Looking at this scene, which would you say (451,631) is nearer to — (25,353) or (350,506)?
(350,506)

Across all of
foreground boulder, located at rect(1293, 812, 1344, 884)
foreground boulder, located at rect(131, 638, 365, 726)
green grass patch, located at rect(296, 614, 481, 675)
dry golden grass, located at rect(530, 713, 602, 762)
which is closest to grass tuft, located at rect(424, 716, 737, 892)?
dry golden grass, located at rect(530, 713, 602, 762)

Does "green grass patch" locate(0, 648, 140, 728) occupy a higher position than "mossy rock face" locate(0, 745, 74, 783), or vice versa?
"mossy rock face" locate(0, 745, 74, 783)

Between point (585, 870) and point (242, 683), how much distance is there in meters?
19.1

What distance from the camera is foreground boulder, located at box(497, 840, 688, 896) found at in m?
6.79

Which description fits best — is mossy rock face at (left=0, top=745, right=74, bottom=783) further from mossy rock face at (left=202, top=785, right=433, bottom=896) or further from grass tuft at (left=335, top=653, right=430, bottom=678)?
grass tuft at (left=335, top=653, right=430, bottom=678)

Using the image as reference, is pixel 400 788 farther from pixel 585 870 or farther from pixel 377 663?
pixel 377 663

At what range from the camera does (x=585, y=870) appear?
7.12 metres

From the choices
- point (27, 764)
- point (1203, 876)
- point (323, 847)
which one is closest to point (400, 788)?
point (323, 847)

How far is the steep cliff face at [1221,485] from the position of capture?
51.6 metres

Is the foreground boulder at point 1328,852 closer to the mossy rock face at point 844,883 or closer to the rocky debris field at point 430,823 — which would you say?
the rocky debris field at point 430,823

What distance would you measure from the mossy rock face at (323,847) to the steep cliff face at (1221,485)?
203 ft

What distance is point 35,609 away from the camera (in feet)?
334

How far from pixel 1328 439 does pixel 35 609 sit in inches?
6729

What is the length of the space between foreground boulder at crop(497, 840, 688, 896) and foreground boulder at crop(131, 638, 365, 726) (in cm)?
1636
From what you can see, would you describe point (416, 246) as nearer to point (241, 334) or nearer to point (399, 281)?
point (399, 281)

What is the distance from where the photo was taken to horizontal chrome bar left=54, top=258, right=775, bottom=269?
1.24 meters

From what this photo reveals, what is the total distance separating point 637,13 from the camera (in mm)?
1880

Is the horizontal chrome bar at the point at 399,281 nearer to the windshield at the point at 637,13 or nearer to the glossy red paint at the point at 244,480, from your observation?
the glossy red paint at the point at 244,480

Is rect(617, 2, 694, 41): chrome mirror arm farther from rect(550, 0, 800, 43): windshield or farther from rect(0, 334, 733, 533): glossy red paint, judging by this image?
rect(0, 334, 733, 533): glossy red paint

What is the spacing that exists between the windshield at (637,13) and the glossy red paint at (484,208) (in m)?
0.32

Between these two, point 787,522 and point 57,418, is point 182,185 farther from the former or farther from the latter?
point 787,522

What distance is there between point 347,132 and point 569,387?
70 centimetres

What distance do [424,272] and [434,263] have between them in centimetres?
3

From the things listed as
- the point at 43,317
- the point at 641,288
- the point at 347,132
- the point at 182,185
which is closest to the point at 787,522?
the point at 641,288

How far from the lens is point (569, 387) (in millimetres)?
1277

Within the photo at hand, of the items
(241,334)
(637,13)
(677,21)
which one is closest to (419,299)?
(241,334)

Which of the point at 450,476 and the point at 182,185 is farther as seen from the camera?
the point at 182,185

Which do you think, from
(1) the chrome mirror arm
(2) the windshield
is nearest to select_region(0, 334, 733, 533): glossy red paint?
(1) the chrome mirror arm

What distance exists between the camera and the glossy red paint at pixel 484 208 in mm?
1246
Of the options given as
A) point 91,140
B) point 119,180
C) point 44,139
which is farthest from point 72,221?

____________________

▶ Exercise prompt
Return all of the data above word for word, keeping every line in its original order.

▶ Solution below
Looking at this scene, which would you say (451,631) is nearer to — (25,353) or (350,506)?
(350,506)

Across all of
foreground boulder, located at rect(1293, 812, 1344, 884)
foreground boulder, located at rect(131, 638, 365, 726)
green grass patch, located at rect(296, 614, 481, 675)
dry golden grass, located at rect(530, 713, 602, 762)
which is closest to grass tuft, located at rect(424, 716, 737, 892)?
dry golden grass, located at rect(530, 713, 602, 762)

Does "green grass patch" locate(0, 648, 140, 728) occupy a higher position than "mossy rock face" locate(0, 745, 74, 783), or vice versa?
"mossy rock face" locate(0, 745, 74, 783)

Between point (585, 870) and point (242, 683), how much distance is there in meters?
19.1

What distance from the camera is foreground boulder, located at box(497, 840, 688, 896) found at in m?
6.79

Which description fits best — is mossy rock face at (left=0, top=745, right=74, bottom=783) further from mossy rock face at (left=202, top=785, right=433, bottom=896) or further from grass tuft at (left=335, top=653, right=430, bottom=678)?
grass tuft at (left=335, top=653, right=430, bottom=678)

Using the image as reference, is pixel 400 788 farther from pixel 585 870 or farther from pixel 377 663?
pixel 377 663

At what range from the camera does (x=585, y=870) appear?
7.12 metres

From the choices
- point (27, 764)
- point (1203, 876)
- point (323, 847)
which one is closest to point (400, 788)?
point (323, 847)

How far is the steep cliff face at [1221,485] from the position of capture?
51.6 metres

Is the foreground boulder at point 1328,852 closer to the mossy rock face at point 844,883 or closer to the rocky debris field at point 430,823 — which would you say?
the rocky debris field at point 430,823

What distance would you measure from the mossy rock face at (323,847) to the steep cliff face at (1221,485)?
203 ft

What distance is point 35,609 away from the camera (in feet)?
334

How far from pixel 1328 439 does pixel 35 609 sit in inches?
6729

What is the length of the space between foreground boulder at crop(497, 840, 688, 896) and foreground boulder at crop(131, 638, 365, 726) (in cm)?
1636
From what you can see, would you describe point (416, 246) as nearer to point (241, 334) or nearer to point (399, 281)?
point (399, 281)

What is the distance from where the photo was taken to horizontal chrome bar left=54, top=258, right=775, bottom=269?
1.24 meters

From what this photo reveals, what is the total distance separating point 637,13 from the camera (in mm)?
1880

Is the horizontal chrome bar at the point at 399,281 nearer to the windshield at the point at 637,13 or nearer to the glossy red paint at the point at 244,480, from your observation?
the glossy red paint at the point at 244,480

Is rect(617, 2, 694, 41): chrome mirror arm farther from rect(550, 0, 800, 43): windshield or farther from rect(0, 334, 733, 533): glossy red paint, judging by this image?
rect(0, 334, 733, 533): glossy red paint

What is the spacing that exists between the windshield at (637,13) and the glossy red paint at (484,208) (in m)?
0.32

Between these two, point 787,522 and point 57,418, is point 182,185 farther from the former or farther from the latter?
point 787,522

What distance is there between point 347,132 and point 569,387?
70 centimetres

What distance do [424,272] and [434,263] have between them in centimetres?
3

From the things listed as
- the point at 43,317
- the point at 641,288
- the point at 347,132
- the point at 182,185
which is closest to the point at 787,522?
the point at 641,288

How far from the lens is point (569, 387) (in millimetres)?
1277

Within the photo at hand, of the items
(241,334)
(637,13)
(677,21)
which one is closest to (419,299)?
(241,334)

Which of the point at 450,476 and the point at 182,185 is farther as seen from the camera?
the point at 182,185

Which do you think, from
(1) the chrome mirror arm
(2) the windshield
is nearest to select_region(0, 334, 733, 533): glossy red paint?
(1) the chrome mirror arm

What distance exists between the camera and the glossy red paint at pixel 484 208 in mm?
1246
Of the options given as
A) point 91,140
B) point 119,180
C) point 44,139
which is farthest from point 72,221?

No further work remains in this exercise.